Monitoring the Cloud for End User Experience

June 18, 2014 | Heroix Staff

Using the Cloud for all or part of your computing infrastructure doesn’t mean you can ignore monitoring. If you’re using Cloud based SaaS applications, or you have web applications hosted in the Cloud, you still need to verify that those resources are available and responsive. This doesn’t mean you have to do a deep dive into DevOps optimization – but you should verify the applications are performing for your users.

From the perspective of a Cloud user, how often a backend server needs to be migrated, or when a noisy neighbor slows an application down doesn’t matter.

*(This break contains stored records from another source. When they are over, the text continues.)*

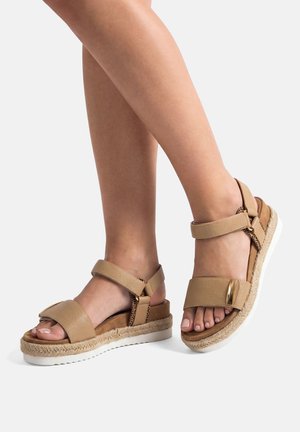 Piernas que llevan sandalias de cuero beige con tiras en el tobillo, suelas gruesas tejidas y adornos metálicos dorados decorativos en las tiras delanteras.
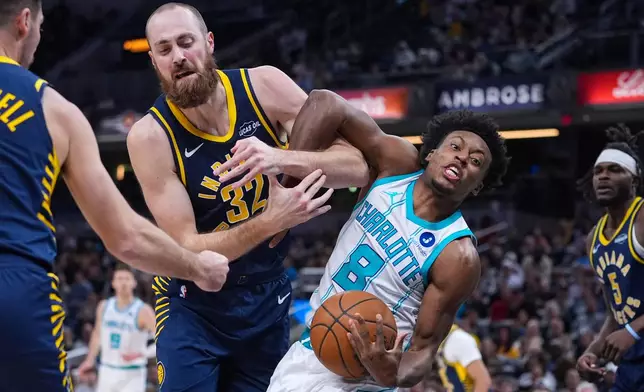 Indiana Pacers center Jay Huff (32) and Charlotte Hornets guard Collin Sexton (8) get tangled as they fight for a rebound during the first half of an NBA basketball game in Indianapolis, Wednesday, Nov. 19, 2025. (AP Photo/Michael Conroy)
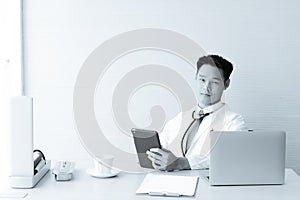 Asian male doctor with stethoscope looking at camera sat on the working chair hold a tablet on a desk in the hospital,monochrome
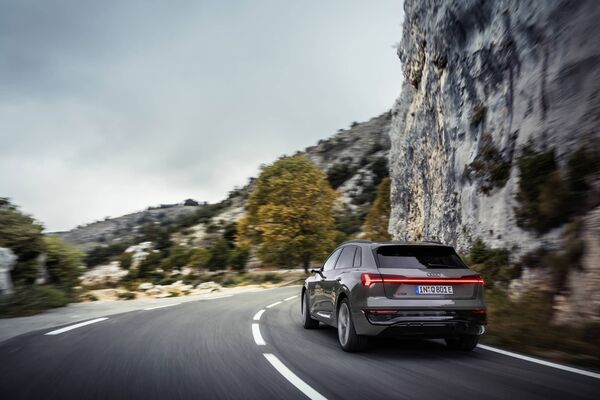 Vista dinámica de la trasera del Q8 e-tron en carretera, destacando sus líneas aerodinámicas. Vista dinámica de la trasera del Q8 e-tron en carretera, destacando sus líneas aerodinámicas.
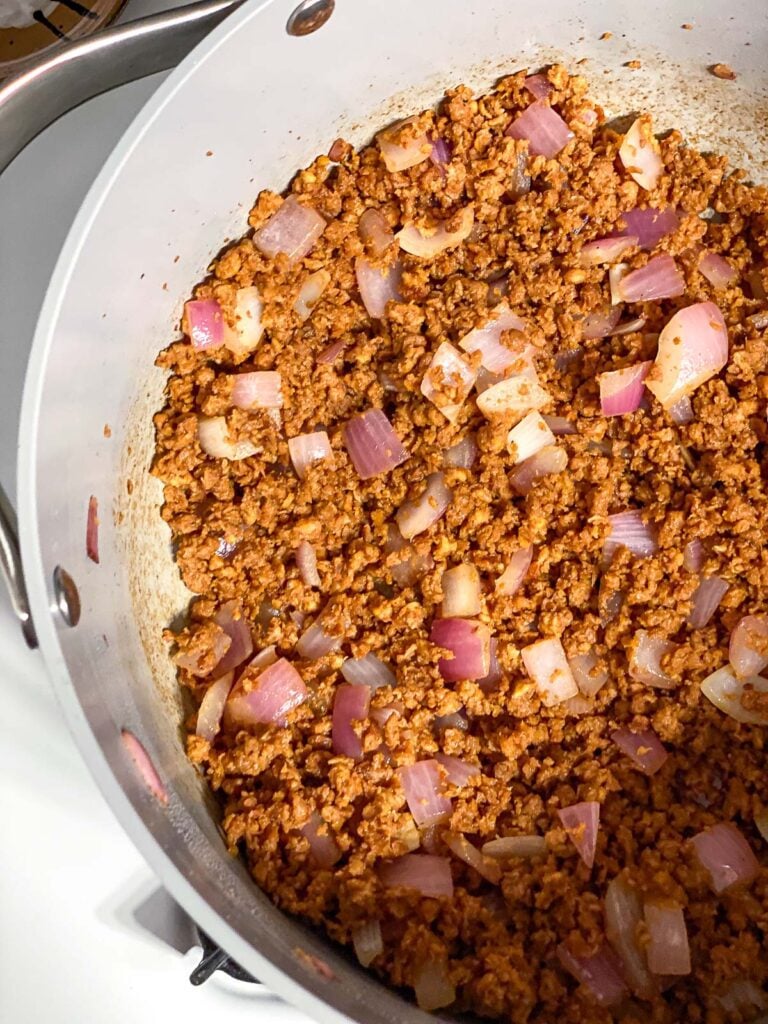 process shot of cooking vegan crumbles and onions in pan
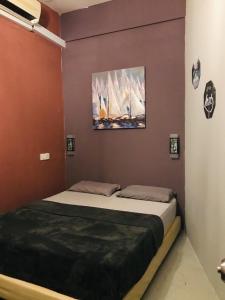 Ein Bett oder Betten in einem Zimmer der Unterkunft Borneo Sweet Guesthouse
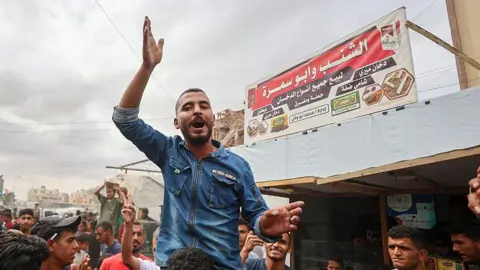 Palestinians Experience Mixed Emotions Amid Ceasefire Deal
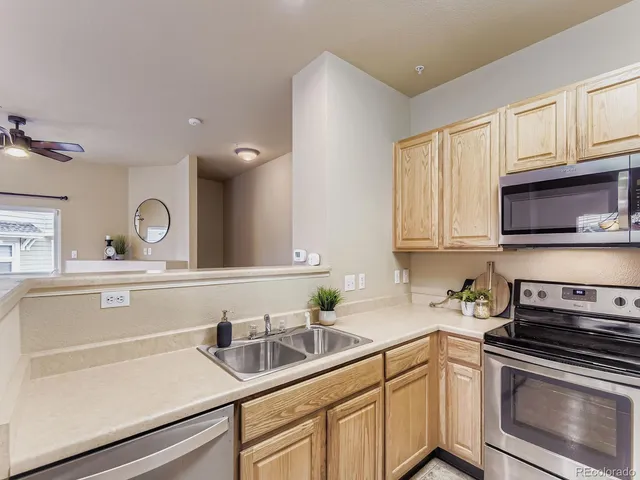 a kitchen with sink a stove and cabinets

The Cloud obscures the details of the problem, and the user just cares that your web page took longer to load than they were willing to wait – and, oh, look – another cute kitten video.

The minimal areas you should monitor for Cloud performance from a user perspective are:

    • Verification of SLA agreements
      We’ve discussed Cloud SLAs before, and pointed out that the compensation many vendors offer is typically not enough to offset losses and is only available if you notice the outage, plus excludes maintenance windows. If your application needs to be available 24/7, you should be checking that you can access it 24/7, and check with the vendor if it’s not available when it should be. And, of course, documenting your outages so you can cash in on the SLA agreement if needed.
    • Application responsiveness
      SLA agreements only refer to uptime. If the application is available, but too slow for users to wait for, then it is effectively unusable. A responsiveness check should involve whatever functionality your application provides. If your users can log in, enter data, search, update records, etc – that is what you should be testing. You can create macros that will automate this, and then archive the data for trend analysis.
    • Optimizing resource reservations
      One of the draws of the Cloud is that you pay for what you use. However, if you reserve resources beforehand, you can pay a lower rate than you would for ad hoc resource requests. If you’re using IaaS to host your requests, keep an eye on the basic server monitoring metrics - CPU, disk, network and memory – and use your observations to fine tune the basic resources you request from the Cloud provider.
  • Pinpointing application problems
    Just because you can’t get to a Cloud application doesn’t mean it’s the vendor’s fault. The internet is between your users and the Cloud servers. If your DNS provider’s servers go down – or are attacked – users won’t be able to find your application. If your ISP has an outage, the application will be there, but users inside your organization won’t be able to get to it using your network. Or, the problem could just be that a switch or a router has died, or your network bandwidth usage is too high.Chart out the points of failure between your local network and your Cloud, and monitor them so that you can keep track of the cause of application failures. You can fix problems on your internal network but for external problems, keep track of when and where they occur, and of the vendor’s response.